The company is putting the pedal to the metal, already submitting detailed site plans to the City, the first step towards breaking on 560,000-square-foot campus.
The reason it is able to move so fast as that the Oracle’s future home was conceived as a turnkey development, back in 2014 by Ryan Cos. as a $210 million-project called “The Waterfront” and designed by Austin’s own STG Design.
The site plans submitted in March for the Oracle campus retain the name “The Waterfront” on the cover page and city permit applications, and also retains STG Design as architect.
The Waterfront was initially conceived as a 625,000-square-foot office development, broken up into three buildings, according to 2014 news reports. According to Oracle planners, its new building will instead be one massive building, along with a detached parking garage, weighing in at about 60,000 square feet less than the 3-building plan.

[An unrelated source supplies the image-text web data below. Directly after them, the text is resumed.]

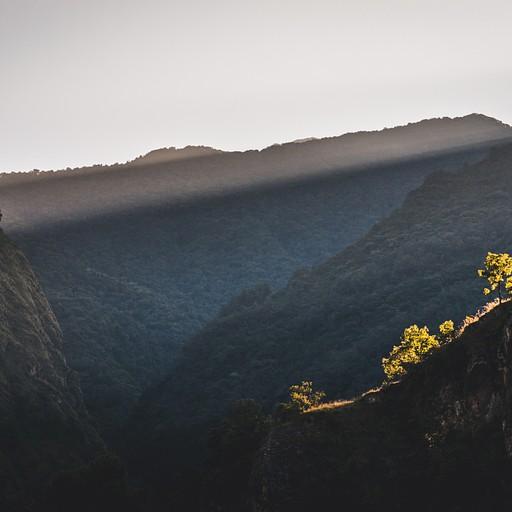 בוקר עולה על העמק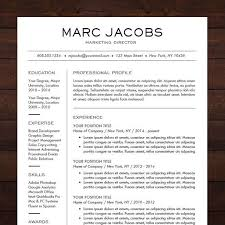 Modern Resume Design Mesmerizing Modern Resume Template CV Template For Pages Word Professional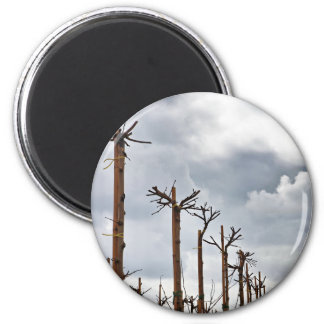 Trees and clouds 6 cm round magnet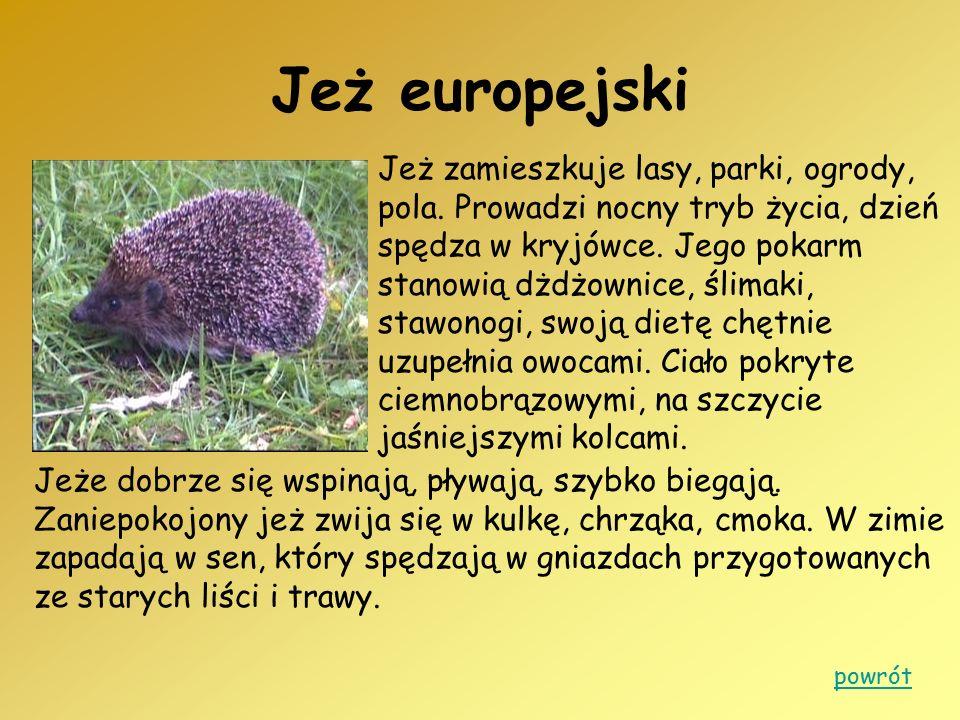 Jeż europejski Jeż zamieszkuje lasy, parki, ogrody, pola. Prowadzi nocny tryb życia, dzień spędza w kryjówce. Jego pokarm stanowią dżdżownice, ślimaki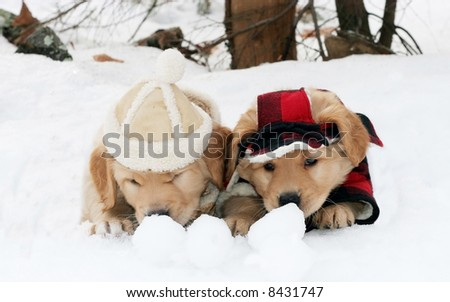 two adorable golden retriever puppies sitting in hole in snow curious about snowballs - stock photo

Although they were aiming high, no one probably foresaw in 2014 that Oracle would come in with the self proclaimed vision of developing a state-of-the-art campus designed with special focus on the needs of millennials, including buying the 295-unit Azul Lakeshore apartment building for employees.
Below are STG Design’s renderings of the Waterfront concept, along with the fresh blueprints for the Oracle building.
Although not directly attributable to the Oracle news, there is already some money changing hands elsewhere on East Riverside, and another big lot now up for sale.
A 66,000-square-foot existing retail building at 2015 East Riverside Drive, home to Emos, was recently purchased by Presidium Group, which bought a nearby 5.6 acre site last year.
Separately, a 7.3 acre lot is being marketed as immediately development, probably at a buyer’s premium if the emphasis for its close proximity to the Oracle campus in marketing material is a clue.
New voice at City Hall?
One thing that remains to be seen is whether Oracle will become an active participant in shaping policy at City Hall, especially as Austin’s politicians stoke the ire of local technocrats.
Austin Business Journal Editor Colin Pope recently wrote about his hope for the tech sector to start weighing in, especially when it comes to mobility.
Oracle has made a significant statement by stating nationally that the Austin campus is designed to become a millennial magnet. To that point, I’m really curious if it will weigh in on future policy discussions at City Hall, such as bond allocations to increase bike infrastructure.
It would be nice for Riverside to also receive additional transit investment, which probably would be akin to the MetroRapid upgraded bus installations. (Although truth-be-told, whether the service is actually an “upgrade” is subject to debate among civic scenesters and wonks.)